Diphenyleneiodonium inhibits NF-kappaB activation and iNOS expression induced by IL-1beta: involvement of reactive oxygen species

AIMS: In this work, we studied the mechanisms by which diphenyleneiodonium chloride (DPI) inhibits nitric oxide (NO) synthesis induced by the proinflammatory cytokine interleukin-1beta (IL-1) in bovine articular chondrocytes. To achieve this, we evaluated the ability of DPI to inhibit the expression and activity of the inducible isoform of the NO synthase (iNOS) induced by IL-1. We also studied the ability of DPI to prevent IL-1-induced NF-kappaB activation and reactive oxygen species (ROS) production. RESULTS: Northern and Western blot analysis, respectively, showed that DPI dose-dependently inhibited IL-1-induced iNOS mRNA and protein synthesis in primary cultures of bovine articular chondrocytes. DPI effectively inhibited NO production (IC50=0.03+/-0.004 microM), as evaluated by the method of Griess. Nuclear factor-kappa B (NF-kappaB) activation, as evaluated by electrophoretic mobility shift assay, was inhibited by DPI (1-10 microM) in a dose-dependent manner. IL-1-induced ROS production, as evaluated by measurement of dichlorofluorescein fluorescence, was inhibited by DPI at concentrations that also prevented NF-kappaB activation and iNOS expression. CONCLUSIONS: DPI inhibits IL-1-induced NO production in chondrocytes by two distinct mechanisms: (i) by inhibiting NOS activity, and (ii) by preventing iNOS expression through the blockade of NF-kappaB activation. These results also support the involvement of reactive oxygen species in IL-1-induced NF-kappaB activation and expression of NF-kappaB-dependent genes, such as iNOS.     
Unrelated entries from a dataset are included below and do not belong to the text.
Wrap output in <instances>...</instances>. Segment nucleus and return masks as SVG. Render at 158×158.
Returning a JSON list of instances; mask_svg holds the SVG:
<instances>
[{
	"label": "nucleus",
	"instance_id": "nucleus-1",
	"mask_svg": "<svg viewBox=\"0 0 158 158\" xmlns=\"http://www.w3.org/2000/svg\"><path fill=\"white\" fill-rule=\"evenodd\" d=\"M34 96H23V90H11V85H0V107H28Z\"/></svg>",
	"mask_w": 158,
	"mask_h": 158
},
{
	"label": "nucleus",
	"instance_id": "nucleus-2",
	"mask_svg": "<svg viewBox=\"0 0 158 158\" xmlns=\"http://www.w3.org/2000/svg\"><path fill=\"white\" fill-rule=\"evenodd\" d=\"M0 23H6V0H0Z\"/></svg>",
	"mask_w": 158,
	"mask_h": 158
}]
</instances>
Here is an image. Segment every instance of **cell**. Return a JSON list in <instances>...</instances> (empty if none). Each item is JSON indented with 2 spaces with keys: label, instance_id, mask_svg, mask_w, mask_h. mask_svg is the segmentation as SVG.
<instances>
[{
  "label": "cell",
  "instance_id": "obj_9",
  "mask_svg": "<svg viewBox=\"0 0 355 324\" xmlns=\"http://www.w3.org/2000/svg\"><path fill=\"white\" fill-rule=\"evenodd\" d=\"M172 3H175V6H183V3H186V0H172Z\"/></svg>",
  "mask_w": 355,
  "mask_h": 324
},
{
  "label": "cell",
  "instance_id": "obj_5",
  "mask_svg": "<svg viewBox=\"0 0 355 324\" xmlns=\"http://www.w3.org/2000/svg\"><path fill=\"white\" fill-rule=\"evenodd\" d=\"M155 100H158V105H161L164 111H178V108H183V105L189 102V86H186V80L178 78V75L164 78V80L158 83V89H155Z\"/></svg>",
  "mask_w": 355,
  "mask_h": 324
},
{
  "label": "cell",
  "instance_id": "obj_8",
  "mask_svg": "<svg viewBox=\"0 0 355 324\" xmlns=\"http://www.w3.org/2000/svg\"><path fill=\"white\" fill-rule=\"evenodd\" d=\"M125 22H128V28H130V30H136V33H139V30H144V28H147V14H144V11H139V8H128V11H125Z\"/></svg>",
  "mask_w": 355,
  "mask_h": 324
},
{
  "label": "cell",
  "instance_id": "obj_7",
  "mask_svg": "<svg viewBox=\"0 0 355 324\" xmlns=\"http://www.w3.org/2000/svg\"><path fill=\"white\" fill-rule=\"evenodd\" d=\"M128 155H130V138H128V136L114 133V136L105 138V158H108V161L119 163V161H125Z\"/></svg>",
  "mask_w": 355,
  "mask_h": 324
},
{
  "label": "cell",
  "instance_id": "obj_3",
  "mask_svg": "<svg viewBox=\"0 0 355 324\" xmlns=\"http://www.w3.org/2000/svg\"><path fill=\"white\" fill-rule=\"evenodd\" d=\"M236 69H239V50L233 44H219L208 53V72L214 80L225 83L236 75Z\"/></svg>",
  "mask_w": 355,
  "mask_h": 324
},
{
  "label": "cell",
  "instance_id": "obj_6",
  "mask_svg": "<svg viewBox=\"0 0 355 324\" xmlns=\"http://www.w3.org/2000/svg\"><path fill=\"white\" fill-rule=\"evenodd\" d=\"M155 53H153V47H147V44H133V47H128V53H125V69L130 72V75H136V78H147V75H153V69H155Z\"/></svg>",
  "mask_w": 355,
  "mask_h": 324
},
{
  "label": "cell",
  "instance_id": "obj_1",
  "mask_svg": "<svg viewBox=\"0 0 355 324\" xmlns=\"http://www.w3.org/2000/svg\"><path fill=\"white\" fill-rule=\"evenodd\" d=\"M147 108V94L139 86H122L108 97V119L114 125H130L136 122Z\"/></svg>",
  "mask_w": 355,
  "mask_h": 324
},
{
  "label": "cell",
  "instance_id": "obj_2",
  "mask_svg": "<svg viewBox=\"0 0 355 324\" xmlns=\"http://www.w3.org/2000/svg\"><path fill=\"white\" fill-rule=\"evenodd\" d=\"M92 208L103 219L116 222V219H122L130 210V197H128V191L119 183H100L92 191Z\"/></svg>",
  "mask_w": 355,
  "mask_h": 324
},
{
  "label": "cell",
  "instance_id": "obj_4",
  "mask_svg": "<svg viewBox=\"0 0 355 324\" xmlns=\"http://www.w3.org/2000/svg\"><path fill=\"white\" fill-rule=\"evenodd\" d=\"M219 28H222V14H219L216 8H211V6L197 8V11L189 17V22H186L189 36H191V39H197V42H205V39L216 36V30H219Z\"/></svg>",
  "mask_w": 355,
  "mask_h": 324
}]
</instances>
Role of mitogen-activated protein kinases and tyrosine kinases on IL-1-Induced NF-kappaB activation and iNOS expression in bovine articular chondrocytes.

Nitric oxide (NO), produced by the inducible isoform of the NO synthase (iNOS), plays an important role in the pathophysiology of arthritic diseases. This work aimed at elucidating the role of the mitogen-activated protein kinases (MAPK), p38MAPK and p42/44MAPK, and of protein tyrosine kinases (PTK) on interleukin-1beta (IL-1)-induced iNOS expression in bovine articular chondrocytes. The specific inhibitor of the p38MAPK, SB 203580, effectively inhibited IL-1-induced iNOS mRNA and protein synthesis, as well as NO production, while the specific inhibitor of the p42/44MAPK, PD 98059, had no effect. These responses to IL-1 were also inhibited by treatment of the cells with the tyrosine kinase inhibitors, genistein and tyrphostin B42, which also prevented IL-1-induced NF-kappaB activation. The p38MAPK inhibitor, SB 203580, had no effect on IL-1-induced NF-kappaB activation. Finally, the p42/44MAPK inhibitor, PD 98059, prevented IL-1-induced AP-1 activation in a concentration that did not inhibit iNOS expression. In conclusion, this study shows that (1) PTK are part of the signaling pathway that leads to IL-1-induced NF-kappaB activation and iNOS expression; (2) the p38MAPK cascade is required for IL-1-induced iNOS expression; (3) the p42/44MAPK and AP-1 are not involved in IL-1-induced iNOS expression; and (4) NF-kappaB and the p38MAPK lie on two distinct pathways that seem to be independently required for IL-1-induced iNOS expression. Hence, inhibition of any of these two signaling cascades is sufficient to prevent iNOS expression and the subsequent production of NO in articular chondrocytes.